In qualitative assessments, GPT-5.1-Codex-Max generates prime quality frontend designs with comparable performance and visible high quality to GPT-5.1-Codex but at decrease general token value, because of extra environment friendly reasoning traces.
Key Takeaways
- GPT 5.1 Codex Max is a frontier agentic coding mannequin constructed on an up to date reasoning base, additional skilled on actual software program engineering duties similar to PR creation, code assessment, frontend coding and Q&A, and is offered in the present day throughout Codex CLI, IDE, cloud and code assessment surfaces, with API entry coming later.
- The mannequin introduces native assist for lengthy working work by means of compaction, the place it repeatedly compresses its personal historical past to span a number of context home windows, enabling autonomous coding periods that may proceed for greater than 24 hours over tens of millions of tokens whereas staying on a single activity.
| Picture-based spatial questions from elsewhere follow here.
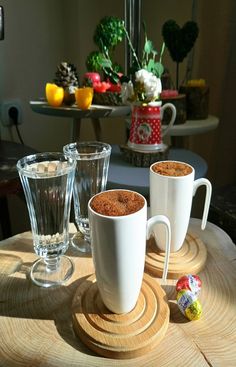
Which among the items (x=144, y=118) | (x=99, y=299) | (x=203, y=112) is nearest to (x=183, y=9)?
(x=203, y=112)

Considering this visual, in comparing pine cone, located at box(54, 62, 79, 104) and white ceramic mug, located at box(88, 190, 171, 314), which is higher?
pine cone, located at box(54, 62, 79, 104)

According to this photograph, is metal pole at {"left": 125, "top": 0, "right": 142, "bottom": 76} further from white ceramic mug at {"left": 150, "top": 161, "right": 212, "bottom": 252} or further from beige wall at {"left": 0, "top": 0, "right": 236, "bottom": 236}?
white ceramic mug at {"left": 150, "top": 161, "right": 212, "bottom": 252}

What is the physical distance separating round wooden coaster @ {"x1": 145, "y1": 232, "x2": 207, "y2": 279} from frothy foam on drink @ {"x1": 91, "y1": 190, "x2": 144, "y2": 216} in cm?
17

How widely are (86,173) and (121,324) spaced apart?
0.27 meters

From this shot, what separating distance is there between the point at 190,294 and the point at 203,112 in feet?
3.00

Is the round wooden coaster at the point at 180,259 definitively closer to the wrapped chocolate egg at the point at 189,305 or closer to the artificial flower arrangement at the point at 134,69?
the wrapped chocolate egg at the point at 189,305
- GPT 5.1 Codex Max retains the reasoning effort management from GPT 5.1, and at medium effort it outperforms GPT 5.1 Codex on SWE bench Verified whereas utilizing about 30 % fewer pondering tokens, with an Additional Excessive reasoning mode for the toughest duties.
- On frontier coding benchmarks with compaction enabled, GPT 5.1 Codex Max at xhigh effort improves SWE bench Verified from 73.7 % to 77.9 %, SWE Lancer IC SWE from 66.3 % to 79.9 %, and Terminal Bench 2.0 from 52.8 % to 58.1 %, in comparison with GPT 5.1 Codex at excessive effort.
GPT-5.1-Codex-Max is a transparent assertion that OpenAI is doubling down on long-running, agentic coding quite than quick, single shot edits. Compaction, frontier coding evaluations like SWE-bench Verified and SWE-Lancer IC SWE, and specific reasoning effort controls make this mannequin a take a look at case for scaling test-time compute in actual software program engineering workflows, not simply benchmarks. The Preparedness Framework and Codex sandbox shall be vital as this functionality strikes into manufacturing pipelines. Total, GPT-5.1-Codex-Max is a frontier agentic coding mannequin that operationalises long-horizon reasoning in sensible developer instruments.
Michal Sutter is an information science skilled with a Grasp of Science in Knowledge Science from the College of Padova. With a stable basis in statistical evaluation, machine studying, and information engineering, Michal excels at reworking advanced datasets into actionable insights.